A man (Leopold Bloom), walks around Dublin for a day, has lunch, does a little work, lusts after a young woman, meets up with a young friend (Stephen Dedalus) who he gets drunk with in the brothel district, and then goes home to his cheating wife.

The end.

(I know. Super exciting.)

Okay, let's do that same thing again, this time with Michael Crichton's The Andromeda Strain.

What's the plot?

A satellite probe crash lands in a small town in the southwest of the United States, causing the whole population of the town to suddenly die, except for two people: an old man in declining health and a newborn.

A group of elite scientists are assembled by the US Government to figure out what the cause of this sudden massacre was, and how to cure it before--if it hasn't already--it mutates and inflicts itself on the whole country and possibly the world.

Two scientists eventually figure out, through the trial and error of the scientific method, the virus's weakness and figure out the best means of containment and cure, but before they can act on it, their lab suddenly goes into self-destruct mode, and one of them has to race against the clock to stop it from happening. In the nick of time, he does.

The cure is established, but the incident is kept secret from the rest of the world, the result of an "unfortunate accident."

The end.

(That's a lot to pack into one book, right?)

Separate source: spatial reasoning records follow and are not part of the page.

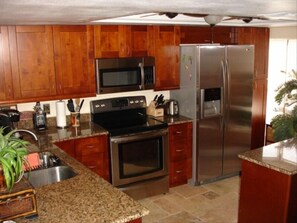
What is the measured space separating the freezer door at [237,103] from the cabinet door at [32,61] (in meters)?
2.26

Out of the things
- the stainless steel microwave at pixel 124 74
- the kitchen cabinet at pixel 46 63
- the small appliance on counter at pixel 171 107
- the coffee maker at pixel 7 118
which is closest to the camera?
the coffee maker at pixel 7 118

Both of these books do tell a story. One is simply much more mundane and real, while the other is, to use the Hollywood description, "high concept."

Joyce, whose focus is more on how he tells his story via the famed stream-of-consciousness technique, skews plot in favor of style and focus on the inner conflict and life of his pedestrian characters.

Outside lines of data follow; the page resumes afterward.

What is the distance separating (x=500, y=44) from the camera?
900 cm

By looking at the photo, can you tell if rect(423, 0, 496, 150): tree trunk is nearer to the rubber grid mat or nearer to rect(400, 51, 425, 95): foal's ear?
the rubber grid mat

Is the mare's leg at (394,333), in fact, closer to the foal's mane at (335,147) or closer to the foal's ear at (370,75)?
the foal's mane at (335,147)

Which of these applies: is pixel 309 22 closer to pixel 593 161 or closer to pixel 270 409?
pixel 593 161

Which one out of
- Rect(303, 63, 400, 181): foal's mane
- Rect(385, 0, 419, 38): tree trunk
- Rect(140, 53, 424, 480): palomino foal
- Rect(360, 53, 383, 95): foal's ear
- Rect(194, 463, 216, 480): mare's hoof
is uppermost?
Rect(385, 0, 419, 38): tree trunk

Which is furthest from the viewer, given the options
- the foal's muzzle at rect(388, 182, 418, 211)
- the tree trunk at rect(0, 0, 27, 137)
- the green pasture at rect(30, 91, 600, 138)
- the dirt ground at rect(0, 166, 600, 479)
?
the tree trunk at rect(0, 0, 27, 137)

Crichton, meanwhile, opts for a thriller like atmosphere, where the beats of the plot move the reader towards the resolution of the central conflict, with his characters--let's be honest--acting merely as chess pieces moving across his story's gameboard.

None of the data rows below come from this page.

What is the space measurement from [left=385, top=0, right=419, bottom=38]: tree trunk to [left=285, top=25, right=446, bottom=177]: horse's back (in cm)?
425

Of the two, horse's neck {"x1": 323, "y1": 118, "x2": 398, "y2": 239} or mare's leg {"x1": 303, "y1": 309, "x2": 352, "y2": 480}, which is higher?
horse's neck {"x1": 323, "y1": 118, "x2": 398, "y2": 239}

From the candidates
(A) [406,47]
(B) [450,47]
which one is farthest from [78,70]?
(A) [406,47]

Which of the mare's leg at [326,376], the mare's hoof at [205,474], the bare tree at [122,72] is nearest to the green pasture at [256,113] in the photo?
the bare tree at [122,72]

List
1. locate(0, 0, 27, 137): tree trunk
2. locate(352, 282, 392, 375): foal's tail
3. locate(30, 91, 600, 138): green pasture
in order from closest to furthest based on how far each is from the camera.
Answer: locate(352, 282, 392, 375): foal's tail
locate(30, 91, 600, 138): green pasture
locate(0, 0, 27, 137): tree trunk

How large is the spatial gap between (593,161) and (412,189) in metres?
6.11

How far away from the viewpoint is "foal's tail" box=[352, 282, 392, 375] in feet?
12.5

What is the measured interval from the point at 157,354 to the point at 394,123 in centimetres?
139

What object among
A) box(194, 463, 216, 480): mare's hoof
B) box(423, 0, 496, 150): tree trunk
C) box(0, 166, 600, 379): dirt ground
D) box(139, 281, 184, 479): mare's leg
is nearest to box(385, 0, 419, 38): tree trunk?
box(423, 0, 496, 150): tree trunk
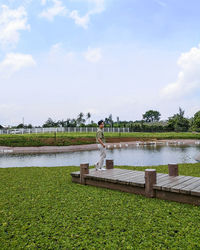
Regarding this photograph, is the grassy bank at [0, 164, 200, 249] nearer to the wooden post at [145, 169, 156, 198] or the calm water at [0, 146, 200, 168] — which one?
the wooden post at [145, 169, 156, 198]

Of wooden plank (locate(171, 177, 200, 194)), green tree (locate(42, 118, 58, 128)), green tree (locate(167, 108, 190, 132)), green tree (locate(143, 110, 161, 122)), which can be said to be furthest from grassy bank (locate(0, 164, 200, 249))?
green tree (locate(143, 110, 161, 122))

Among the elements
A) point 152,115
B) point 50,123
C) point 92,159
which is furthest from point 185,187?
point 152,115

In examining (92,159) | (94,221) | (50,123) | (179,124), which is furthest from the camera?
(50,123)

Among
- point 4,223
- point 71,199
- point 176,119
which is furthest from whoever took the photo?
point 176,119

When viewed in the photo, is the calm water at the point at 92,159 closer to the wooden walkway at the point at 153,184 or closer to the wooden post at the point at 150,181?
the wooden walkway at the point at 153,184

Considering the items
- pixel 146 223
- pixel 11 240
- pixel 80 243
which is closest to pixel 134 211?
pixel 146 223

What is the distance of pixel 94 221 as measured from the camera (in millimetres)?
3635

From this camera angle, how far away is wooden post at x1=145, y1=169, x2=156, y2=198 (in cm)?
457

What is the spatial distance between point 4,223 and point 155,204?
2.88 meters

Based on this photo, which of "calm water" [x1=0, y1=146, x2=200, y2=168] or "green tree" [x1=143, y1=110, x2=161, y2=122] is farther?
"green tree" [x1=143, y1=110, x2=161, y2=122]

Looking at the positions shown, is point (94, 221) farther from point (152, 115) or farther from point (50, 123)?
point (152, 115)

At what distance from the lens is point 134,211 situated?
4008mm

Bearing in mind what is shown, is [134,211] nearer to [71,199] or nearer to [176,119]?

Still, both have a story, but one has a greater dose of plot than the other.

This is the relationship between plot and story, in my opinion, that Forster got wrong. Because fiction's aim, and therefore the novel's aim, is always to tell a story, what happens in that story isn't merely a sequence of events. A story, to use Forster's own definition, is the true, "sequence of events propelled by causality."

A good story, at its core, can be broken down into a simply equation: Character + Conflict = Story.

All you really need is a person with a problem, and you have a story. The actions of the character, the ones they take to resolve the conflict at hand, then form the plot.

In the course of the plot, you discover through the thoughts and actions of the character, who they are; thus, you also give a reader reason to care what happens. As the old saying goes, "you can't hate someone once you know their story." Once you've allowed the reader to understand who your character is and what they want, they become invested.

All a plot is after that, on its base level, is a series of things you put in the characters way to keep them from getting what they want. These obstacles could be external factors, like an oppressive society or an antagonist. They also could be internal factors, like the famed "Character's Ghost"; that's literary shorthand for a lie or unresolved internal struggle the character is dealing with that keeps them from growing. Or, it could be a combination of the two.

Finally, once you near the conclusion, you have one fundamental choice to make: do you resolve things and let the character get what they want, or do you leave things unresolved and, thus, keep what your character wants out of their reach?

In truth, "The King died, and then the Queen died," is a plot, bullet points on an outline.

"The King died, and then the Queen died of grief," is the real story, because you force a reader to ask a simple question: why?

Plot is what happens; story is why something happens.